Question 1186541
Here's how to calculate the confidence interval for the proportion of ASD in Arizona:

1. **Calculate the sample proportion (p̂):**

   p̂ = (Number of children with ASD) / (Total number of children)
   p̂ = 507 / 32601
   p̂ ≈ 0.01555

2. **Find the critical z-score:**

   *   For a 99% confidence level, alpha (α) is 1 - 0.99 = 0.01.
   *   Since confidence intervals are two-tailed, divide alpha by 2: 0.01 / 2 = 0.005.
   *   Find the z-score that corresponds to 0.005 in each tail (or 0.995 in the center).  Using a z-table or calculator, the z-score is approximately 2.576.

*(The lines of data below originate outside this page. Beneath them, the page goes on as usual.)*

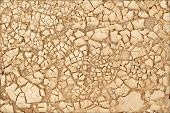 picture of drought  - Closeup of dry soil texture and Summer drought - JPG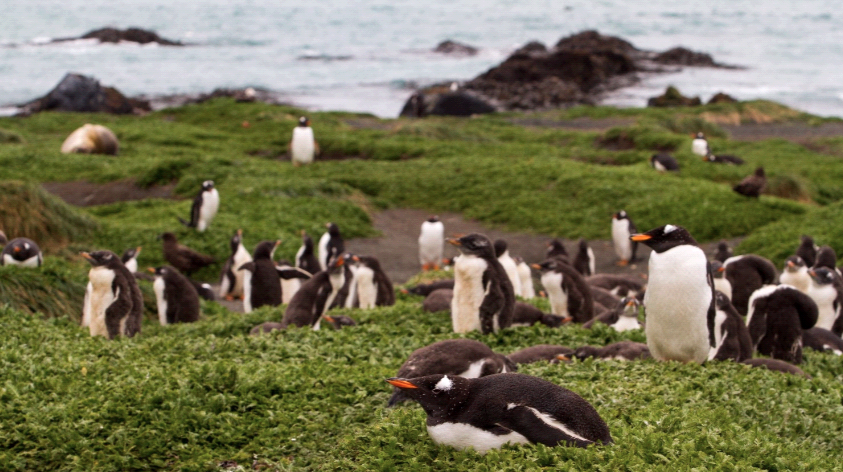 © RSagar Gentoo Macquarie Island 1561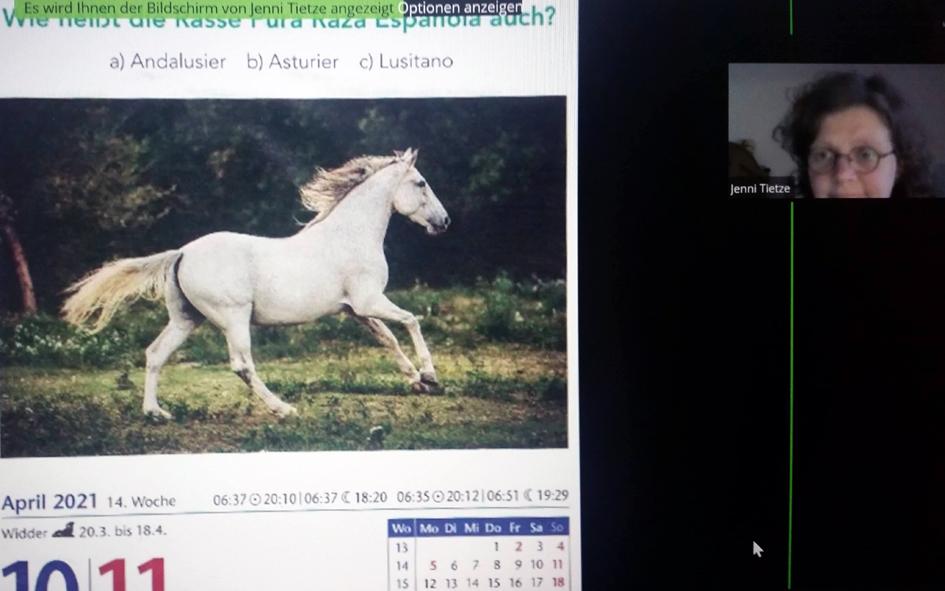 Kalenderbild mit weißem Pferd vom 12. April 2021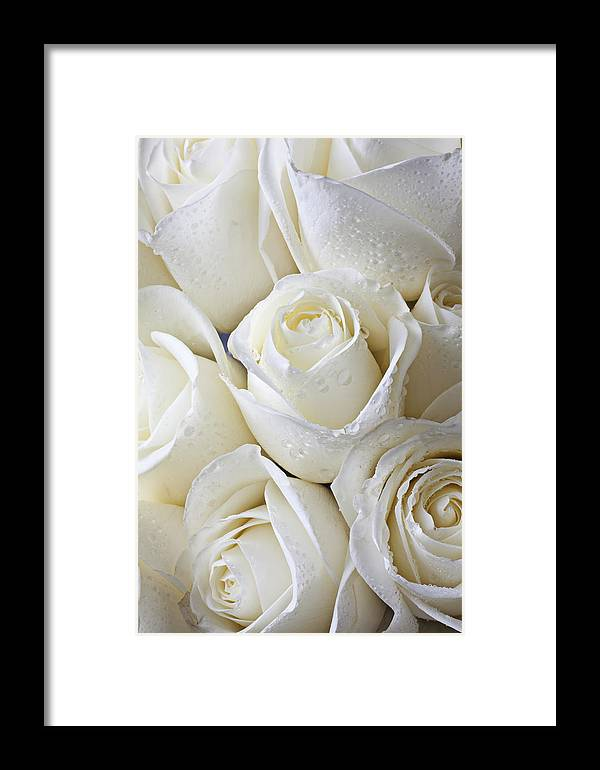 Rose White Roses Framed Print featuring the photograph White Roses by Garry Gay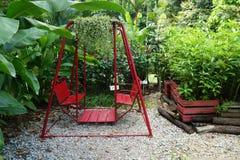 Balanço vermelho que pendura no jardim Fotos de Stock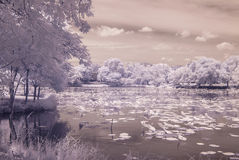 Infrared photo  pond lotus in Public park, bangkok, thailand Royalty Free Stock Photography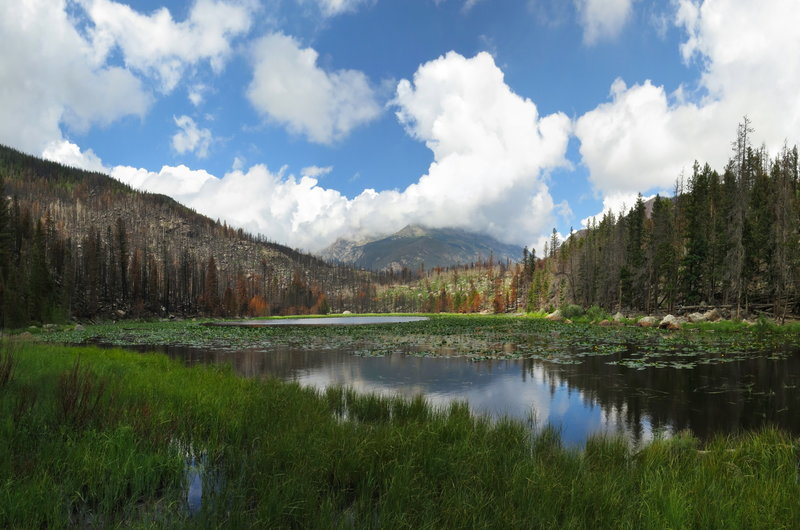 Cub Lake after the Fire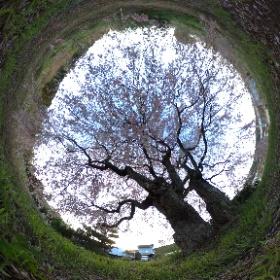 平成最後の日野上のしだれ桜 #sakura3d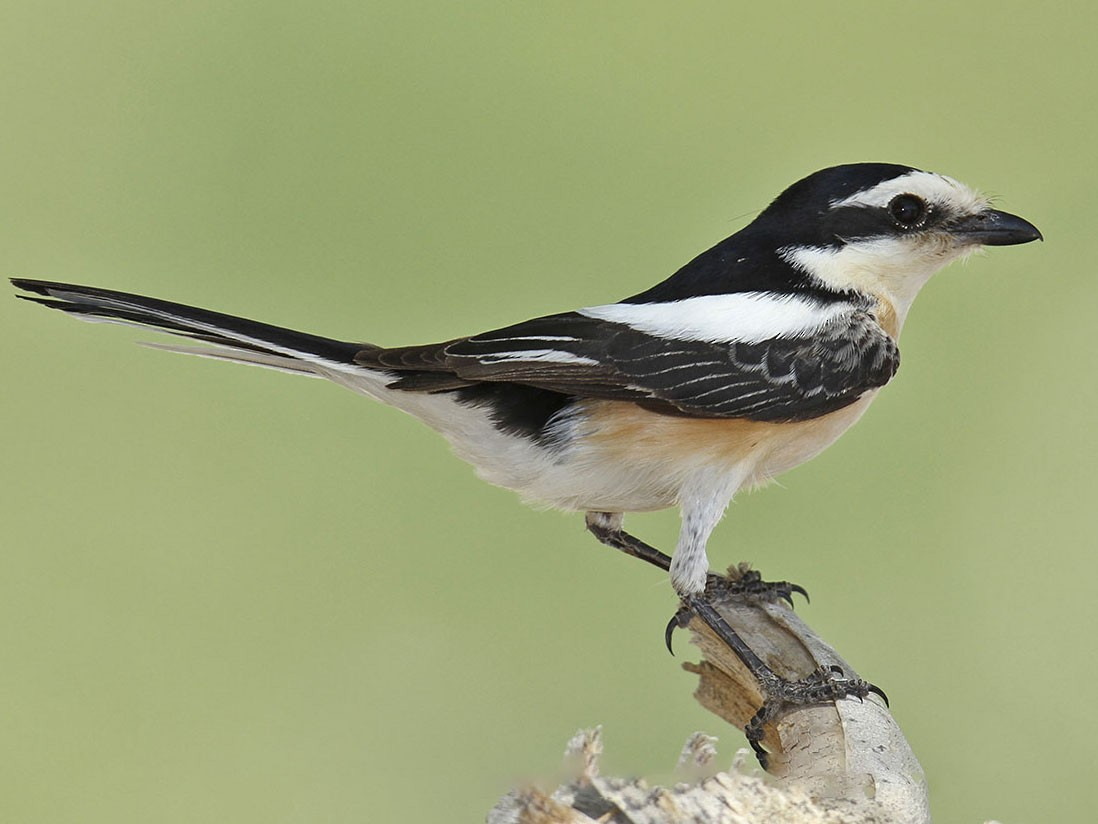 Masked Shrike - Jens Eriksen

3. **Calculate the standard error (SE):**

   SE = sqrt[ (p̂ * (1 - p̂)) / n ]
   SE = sqrt[ (0.01555 * (1 - 0.01555)) / 32601 ]
   SE ≈ sqrt(0.00000472)
   SE ≈ 0.00217

4. **Calculate the margin of error (ME):**

   ME = z * SE
   ME = 2.576 * 0.00217
   ME ≈ 0.00559

5. **Calculate the confidence interval:**

   Lower Bound = p̂ - ME = 0.01555 - 0.00559 ≈ 0.00996
   Upper Bound = p̂ + ME = 0.01555 + 0.00559 ≈ 0.02114

6. **Express the confidence interval:**

   The 99% confidence interval for the proportion of ASD in Arizona is approximately (0.00996, 0.02114).

**Interpretation:**

We are 99% confident that the true proportion of children in Arizona with ASD in 2008 was between 0.996% and 2.114%.